Luc Ferrandez ne sera pas maire de Montréal. L’annonce de son désistement à la tête de Projet Montréal déçoit tous ceux qui le voyaient aux commandes de la Ville, et ravit ceux qui se lèvent la nuit pour le maudire. C’est d’ailleurs précisément pour cette raison que le controversé maire du Plateau a décidé de jeter la serviette. « Je sais que nous faisons peur », dit-il, précisant qu’il valait mieux laisser la place à « quelqu’un qui n’a pas ce boulet ».
Le geste n’est pas sans magnanimité. Ce n’est pas tous les jours qu’on voit un politicien ravaler ses propres ambitions pour le bien du parti. On sent aussi une certaine blessure chez celui qui incarne, pour le meilleur et pour le pire, la manière de vivre du Plateau. Même avec une bonne tête et une solide carapace, il est sans doute plus difficile qu’on le pense d’être sac de boxe à temps plein. On peut le comprendre de vouloir tourner la page. Mais tout en voulant servir son parti, et sans doute un peu lui-même, je me demande si Luc Ferrandez, en refusant d’affronter le « nouveau shérif en ville », ne dessert pas la gauche dont il est issu et qu’il a toujours très bien représentée.

#### Informations affichées:
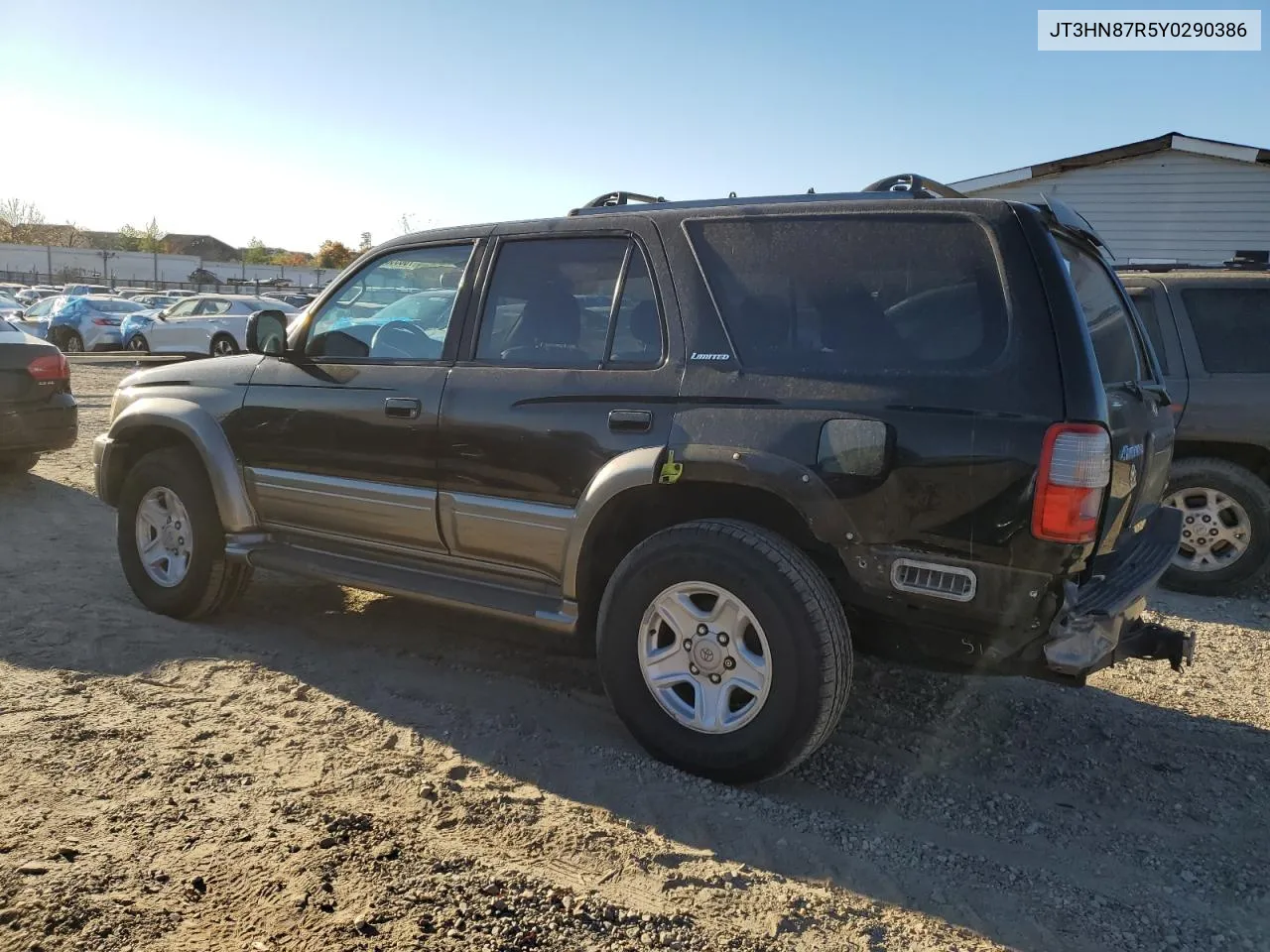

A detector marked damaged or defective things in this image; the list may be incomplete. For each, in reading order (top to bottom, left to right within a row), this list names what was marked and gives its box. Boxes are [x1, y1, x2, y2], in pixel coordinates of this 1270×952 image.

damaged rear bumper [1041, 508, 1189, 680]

#### Consignes de travail:
Recopiez intégralement, sans la moindre modification, l'extrait consacré au désistement de Luc Ferrandez.

#### Solution:
Luc Ferrandez ne sera pas maire de Montréal. L’annonce de son désistement à la tête de Projet Montréal déçoit tous ceux qui le voyaient aux commandes de la Ville, et ravit ceux qui se lèvent la nuit pour le maudire. C’est d’ailleurs précisément pour cette raison que le controversé maire du Plateau a décidé de jeter la serviette. « Je sais que nous faisons peur », dit-il, précisant qu’il valait mieux laisser la place à « quelqu’un qui n’a pas ce boulet ».
Le geste n’est pas sans magnanimité. Ce n’est pas tous les jours qu’on voit un politicien ravaler ses propres ambitions pour le bien du parti. On sent aussi une certaine blessure chez celui qui incarne, pour le meilleur et pour le pire, la manière de vivre du Plateau. Même avec une bonne tête et une solide carapace, il est sans doute plus difficile qu’on le pense d’être sac de boxe à temps plein. On peut le comprendre de vouloir tourner la page. Mais tout en voulant servir son parti, et sans doute un peu lui-même, je me demande si Luc Ferrandez, en refusant d’affronter le « nouveau shérif en ville », ne dessert pas la gauche dont il est issu et qu’il a toujours très bien représentée.